What you have to do
Starting at the line that contains "In the photograph, does" and continuing through the end of the material, copy those lines again with the requests included, but shift every coordinate in the answers by -102.

━━━━━━━━━━━━━━━━

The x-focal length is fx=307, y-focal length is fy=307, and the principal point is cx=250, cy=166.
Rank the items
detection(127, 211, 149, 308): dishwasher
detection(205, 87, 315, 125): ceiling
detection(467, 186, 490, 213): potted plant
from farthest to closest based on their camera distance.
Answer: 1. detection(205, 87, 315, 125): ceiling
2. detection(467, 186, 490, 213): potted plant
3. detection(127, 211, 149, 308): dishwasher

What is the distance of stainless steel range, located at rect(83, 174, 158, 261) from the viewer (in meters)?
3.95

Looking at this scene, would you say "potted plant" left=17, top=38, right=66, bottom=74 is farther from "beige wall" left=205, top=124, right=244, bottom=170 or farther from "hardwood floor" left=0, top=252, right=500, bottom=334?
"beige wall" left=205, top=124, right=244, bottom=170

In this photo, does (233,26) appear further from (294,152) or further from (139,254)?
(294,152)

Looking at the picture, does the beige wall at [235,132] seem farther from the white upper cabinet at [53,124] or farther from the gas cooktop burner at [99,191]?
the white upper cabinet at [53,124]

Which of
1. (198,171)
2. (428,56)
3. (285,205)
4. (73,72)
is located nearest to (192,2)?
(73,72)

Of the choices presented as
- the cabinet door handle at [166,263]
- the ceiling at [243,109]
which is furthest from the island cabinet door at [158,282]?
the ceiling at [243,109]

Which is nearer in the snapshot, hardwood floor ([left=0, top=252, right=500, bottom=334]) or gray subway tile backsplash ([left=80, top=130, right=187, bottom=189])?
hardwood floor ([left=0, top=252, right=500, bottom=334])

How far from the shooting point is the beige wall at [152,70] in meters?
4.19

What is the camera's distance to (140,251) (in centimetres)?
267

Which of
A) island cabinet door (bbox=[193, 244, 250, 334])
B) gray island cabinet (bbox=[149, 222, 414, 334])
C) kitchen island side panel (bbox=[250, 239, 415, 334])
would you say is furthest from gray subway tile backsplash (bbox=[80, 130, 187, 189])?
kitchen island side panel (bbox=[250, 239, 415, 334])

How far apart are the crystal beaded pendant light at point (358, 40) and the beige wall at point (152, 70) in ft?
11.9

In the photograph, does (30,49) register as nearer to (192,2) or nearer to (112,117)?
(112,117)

━━━━━━━━━━━━━━━━

Output
In the photograph, does (30,49) register as nearer to (192,2) or nearer to (112,117)?
(10,15)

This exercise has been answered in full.